Battle of Trafalgar, HMS Victory, Portsmouth Historic Dockyard
Wyllie’s The Panorama of the Battle of Trafalgar in the National Museum of the Royal Navy’s Victory Gallery.

My Verdict: The new gallery is a fabulous addition to the all-round HMS Victory experience. Nothing quite beats standing in the ship directly in front of the spot, marked by a plaque, where Lord Admiral Nelson fell. Being part of the bowels of history in this way is both mystical and magical. And I highly recommend tuning in to the new audio tour which really helps bring the stories to life. A personal highlight from my Dockyard experience so far.

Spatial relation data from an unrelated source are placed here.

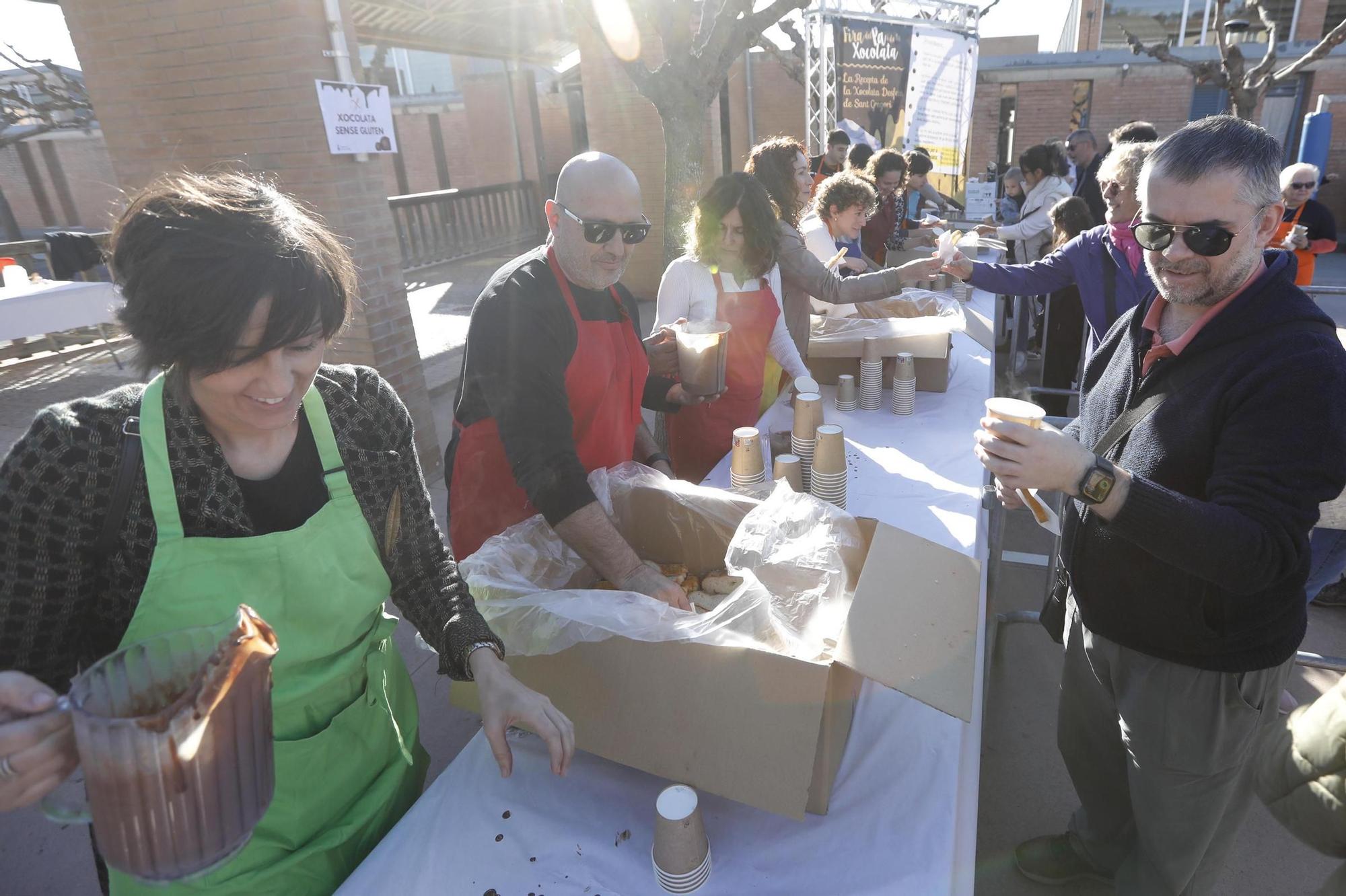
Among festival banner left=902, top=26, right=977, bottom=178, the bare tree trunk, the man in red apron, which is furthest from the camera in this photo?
festival banner left=902, top=26, right=977, bottom=178

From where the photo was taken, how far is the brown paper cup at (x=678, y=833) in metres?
1.17

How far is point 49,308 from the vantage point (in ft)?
18.9

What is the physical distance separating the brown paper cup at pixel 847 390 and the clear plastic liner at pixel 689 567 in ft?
5.32

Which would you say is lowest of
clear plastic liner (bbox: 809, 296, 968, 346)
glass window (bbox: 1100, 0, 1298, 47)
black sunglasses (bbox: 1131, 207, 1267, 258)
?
clear plastic liner (bbox: 809, 296, 968, 346)

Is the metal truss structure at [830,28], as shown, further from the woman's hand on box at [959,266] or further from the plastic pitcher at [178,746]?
the plastic pitcher at [178,746]

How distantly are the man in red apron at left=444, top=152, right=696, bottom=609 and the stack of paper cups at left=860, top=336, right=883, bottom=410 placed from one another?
4.76ft

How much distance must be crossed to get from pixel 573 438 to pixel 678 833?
3.37ft

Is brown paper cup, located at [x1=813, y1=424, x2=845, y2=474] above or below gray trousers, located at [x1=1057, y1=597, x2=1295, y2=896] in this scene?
above

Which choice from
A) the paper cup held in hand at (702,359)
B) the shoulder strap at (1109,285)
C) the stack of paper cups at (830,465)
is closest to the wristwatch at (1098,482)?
the stack of paper cups at (830,465)

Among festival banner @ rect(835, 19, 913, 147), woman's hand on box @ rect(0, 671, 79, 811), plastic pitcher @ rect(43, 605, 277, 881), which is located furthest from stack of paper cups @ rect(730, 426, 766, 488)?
festival banner @ rect(835, 19, 913, 147)

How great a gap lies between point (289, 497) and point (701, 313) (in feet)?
7.17

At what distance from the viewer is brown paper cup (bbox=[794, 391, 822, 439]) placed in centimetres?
247

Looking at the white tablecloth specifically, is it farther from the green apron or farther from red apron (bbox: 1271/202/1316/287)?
red apron (bbox: 1271/202/1316/287)

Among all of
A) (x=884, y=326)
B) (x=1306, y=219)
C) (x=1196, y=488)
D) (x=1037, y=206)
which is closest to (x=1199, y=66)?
(x=1306, y=219)
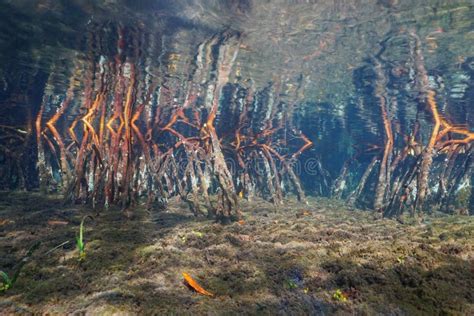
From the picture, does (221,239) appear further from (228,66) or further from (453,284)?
(228,66)

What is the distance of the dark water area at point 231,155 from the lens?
3.75 meters

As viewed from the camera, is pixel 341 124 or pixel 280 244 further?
pixel 341 124

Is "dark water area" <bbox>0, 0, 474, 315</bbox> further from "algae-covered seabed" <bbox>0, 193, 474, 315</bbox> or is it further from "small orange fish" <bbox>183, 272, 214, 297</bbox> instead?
"small orange fish" <bbox>183, 272, 214, 297</bbox>

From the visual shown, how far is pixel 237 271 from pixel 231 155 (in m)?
11.4

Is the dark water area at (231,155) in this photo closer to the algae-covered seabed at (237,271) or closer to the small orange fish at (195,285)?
the algae-covered seabed at (237,271)

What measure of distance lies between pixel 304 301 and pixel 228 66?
1293 centimetres

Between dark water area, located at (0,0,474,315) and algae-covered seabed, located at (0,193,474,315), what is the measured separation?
→ 3 centimetres

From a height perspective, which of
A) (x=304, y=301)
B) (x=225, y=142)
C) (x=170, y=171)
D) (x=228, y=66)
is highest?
(x=228, y=66)

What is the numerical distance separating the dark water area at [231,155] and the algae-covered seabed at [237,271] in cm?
3

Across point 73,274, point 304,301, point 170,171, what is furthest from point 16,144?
point 304,301

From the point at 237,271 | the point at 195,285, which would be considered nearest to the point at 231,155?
the point at 237,271

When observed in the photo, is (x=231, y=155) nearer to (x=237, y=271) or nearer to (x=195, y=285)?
(x=237, y=271)

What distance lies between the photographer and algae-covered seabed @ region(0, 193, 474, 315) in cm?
322

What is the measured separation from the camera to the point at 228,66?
1448 centimetres
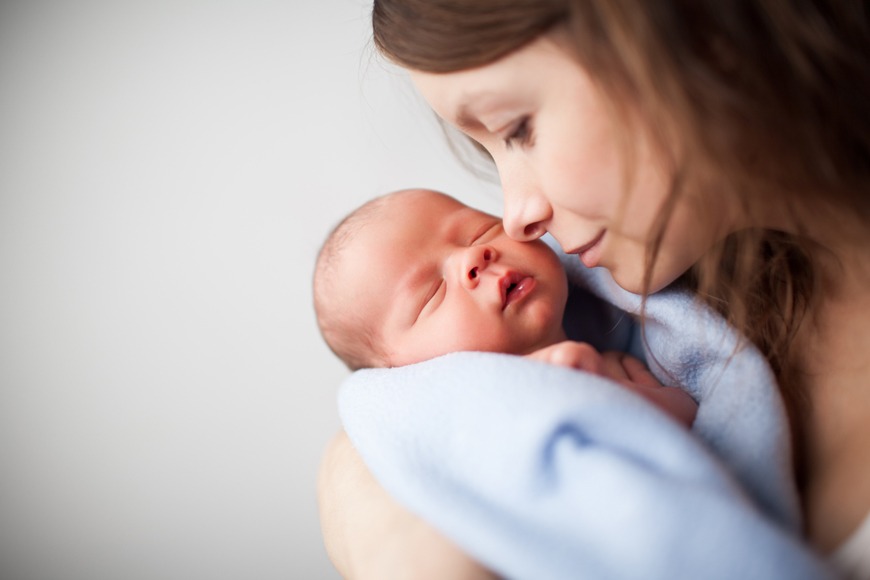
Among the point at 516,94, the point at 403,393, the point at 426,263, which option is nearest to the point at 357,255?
the point at 426,263

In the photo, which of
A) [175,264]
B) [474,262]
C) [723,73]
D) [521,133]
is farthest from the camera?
[175,264]

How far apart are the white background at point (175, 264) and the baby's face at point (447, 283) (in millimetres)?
408

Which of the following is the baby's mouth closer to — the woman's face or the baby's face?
the baby's face

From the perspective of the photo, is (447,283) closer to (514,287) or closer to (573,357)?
(514,287)

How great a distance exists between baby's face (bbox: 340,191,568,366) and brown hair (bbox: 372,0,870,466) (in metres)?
0.27

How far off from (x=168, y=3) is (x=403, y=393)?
3.18 ft

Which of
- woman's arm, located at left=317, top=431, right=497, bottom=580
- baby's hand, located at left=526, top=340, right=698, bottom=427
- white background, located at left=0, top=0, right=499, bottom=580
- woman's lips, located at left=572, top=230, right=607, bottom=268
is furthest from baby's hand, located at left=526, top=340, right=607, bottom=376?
white background, located at left=0, top=0, right=499, bottom=580

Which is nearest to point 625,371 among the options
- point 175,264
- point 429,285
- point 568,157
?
point 429,285

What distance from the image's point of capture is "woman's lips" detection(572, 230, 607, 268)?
86cm

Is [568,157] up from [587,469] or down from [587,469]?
up

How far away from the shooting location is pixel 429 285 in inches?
41.1

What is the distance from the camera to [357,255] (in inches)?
42.3

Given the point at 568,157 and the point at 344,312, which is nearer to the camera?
the point at 568,157

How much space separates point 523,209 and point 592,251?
0.11 metres
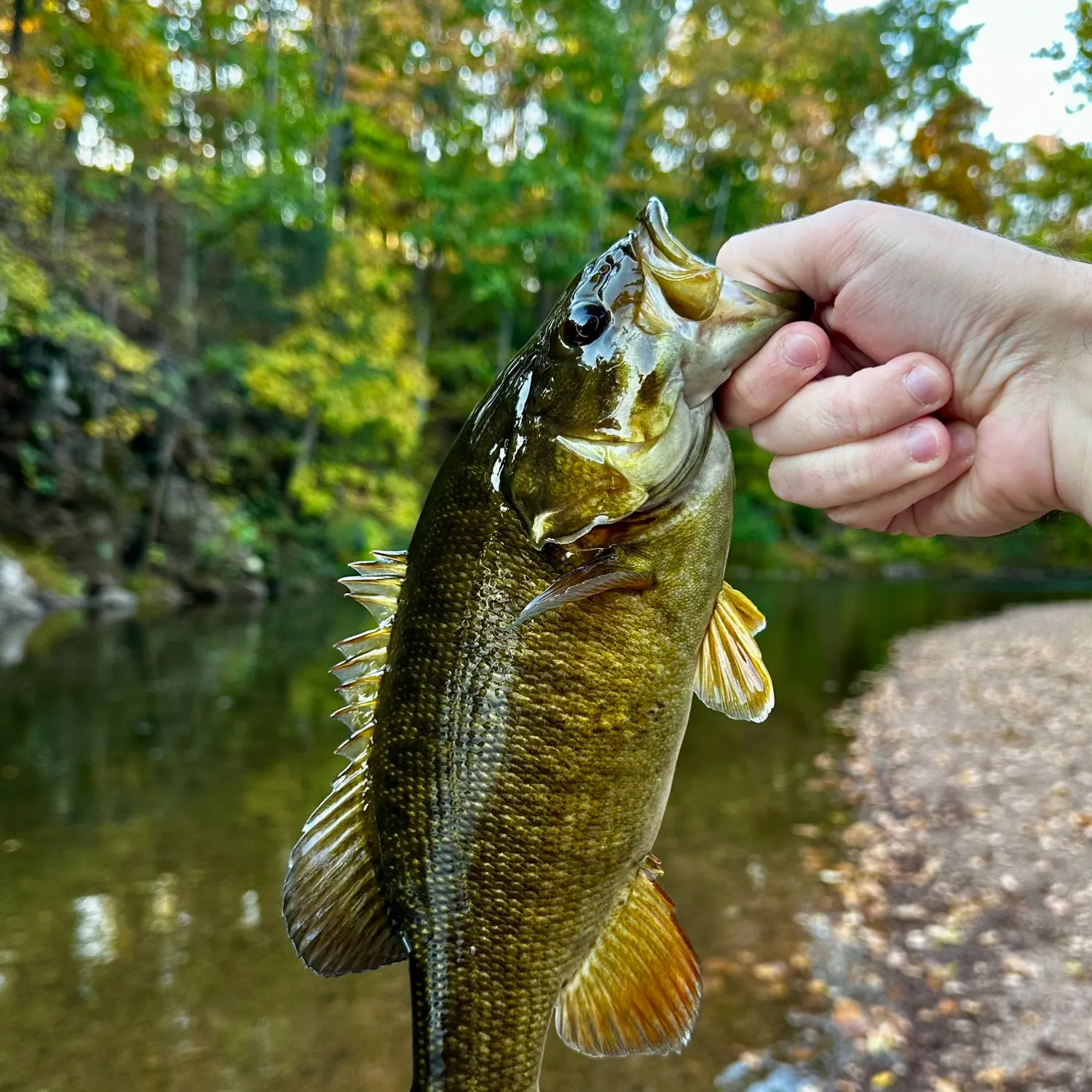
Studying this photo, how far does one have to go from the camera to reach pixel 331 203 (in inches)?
733

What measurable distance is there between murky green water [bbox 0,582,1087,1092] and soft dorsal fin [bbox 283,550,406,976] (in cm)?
233

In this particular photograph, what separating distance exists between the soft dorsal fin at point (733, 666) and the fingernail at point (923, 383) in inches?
21.7

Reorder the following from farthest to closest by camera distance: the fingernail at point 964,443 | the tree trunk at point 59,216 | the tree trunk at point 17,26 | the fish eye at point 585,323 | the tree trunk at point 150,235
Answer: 1. the tree trunk at point 150,235
2. the tree trunk at point 59,216
3. the tree trunk at point 17,26
4. the fingernail at point 964,443
5. the fish eye at point 585,323

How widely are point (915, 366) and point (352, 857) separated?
61.4 inches

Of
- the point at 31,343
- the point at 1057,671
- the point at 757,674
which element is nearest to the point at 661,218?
the point at 757,674

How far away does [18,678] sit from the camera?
9094 mm

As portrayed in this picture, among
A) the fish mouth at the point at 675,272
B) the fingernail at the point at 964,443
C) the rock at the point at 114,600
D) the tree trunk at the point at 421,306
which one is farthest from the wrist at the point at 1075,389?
the tree trunk at the point at 421,306

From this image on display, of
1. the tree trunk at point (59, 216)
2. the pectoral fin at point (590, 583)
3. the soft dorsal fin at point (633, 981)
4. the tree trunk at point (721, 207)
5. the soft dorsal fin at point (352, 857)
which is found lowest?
the soft dorsal fin at point (633, 981)

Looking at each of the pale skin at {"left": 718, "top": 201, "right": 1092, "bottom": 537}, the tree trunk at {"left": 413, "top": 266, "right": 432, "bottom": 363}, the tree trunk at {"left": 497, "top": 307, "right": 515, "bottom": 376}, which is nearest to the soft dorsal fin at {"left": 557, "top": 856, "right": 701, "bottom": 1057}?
the pale skin at {"left": 718, "top": 201, "right": 1092, "bottom": 537}

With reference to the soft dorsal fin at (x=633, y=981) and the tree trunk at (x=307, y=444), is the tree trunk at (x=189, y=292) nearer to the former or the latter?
the tree trunk at (x=307, y=444)

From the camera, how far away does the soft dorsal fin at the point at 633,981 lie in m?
1.73

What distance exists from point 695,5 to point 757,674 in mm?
26065

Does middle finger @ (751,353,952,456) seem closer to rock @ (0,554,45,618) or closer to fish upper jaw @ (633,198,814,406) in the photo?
fish upper jaw @ (633,198,814,406)

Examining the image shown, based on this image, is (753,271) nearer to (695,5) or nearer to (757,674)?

Visit: https://www.historicdockyard.co.uk/site-attractions/attractions/hms-victory

HMS Warrior, Portsmouth Historic Dockyard, museum
HMS Warrior upper deck

HMS Warrior 1860

History: The largest and fastest of all Royal Navy ships, HMS Warrior is Britain’s first iron-hulled, armoured battleship and the newest member of the National Museum of The Royal Navy’s fleet. Launched in 1860, at a time of empire and Britain’s dominance in trade and industry, HMS Warrior 1860 was the pride of Queen Victoria’s fleet.

The Museum: Warrior has undergone a re-interpretation, reflecting what she was like in 1863 by opening up new areas of the ship and bringing stories from the period to life. With every room you discover and every object you hold, you immerse yourself in a time gone by. Whether you meet a gunner getting ready for battle or a Victorian tourist who’s wowed by the ship’s beauty, history is brought to life like never before. Her story is also told through characters that lived, breathed and worked during the Tour of Britain thanks to the Dockyard Alive team.

What’s New: New spaces including the captain’s cabin and galley have been reinterpreted to reflect how it was 156-years ago. Authentic set dressing you can touch transports you to another time when the grandeur of Queen Victoria’s favourite ship ruled the waves.

HMS Warrior, Portsmouth Historic Dockyard, museum
First stop was HMS Warrior

My Verdict: A fascinating experience, not dissimilar to the HMS Victory one, and worth including on your Dockyard museum itinerary, but if you want to visit it’s one to prioritise as it closes for the winter season at the end of October.

Visit: https://www.historicdockyard.co.uk/site-attractions/attractions/hms-warrior-1860

Harbour Tour, Portsmouth Historic Dockyard, museum

Harbour Tour

What to Expect: On the 45-minute Harbour Tour you can expect to see many of the fortifications that were built to protect Portsmouth over the centuries, in particular the Round Tower at the harbour entrance and the Solent forts which formed the centre of a string of fortifications along the coast during the Napoleonic Wars. This wide natural inlet in the coastline is a flooded river valley protected by a deep narrow entrance on two sides of the dockyard, here and at Gosport, which makes an ideal harbour.

Harbour Tours, Portsmouth Historic Dockyard, museum
Interesting Naval history made up a major part of the Harbour Tour commentary.

My Verdict: Fascinating insight whether or not you’re a maritime or naval enthusiast. There’s lots to learn and even more to see, including unrivalled views of modern frigates, destroyers and helicopter carriers, as well as historic buildings and the dramatic skyline. We’re appreciating this city from its most unique and beautiful vantage point – and there’s even the opportunity to alight at Gunwharf Quays for designer shopping and entertainment. (Also a must-visit on any trip to Portsmouth.) Worth making time for ships AND shops!

NB: The Harbour Tours operate hourly throughout the summer but are weather-dependant so it’s important to keep a check on their up-to-date timetable.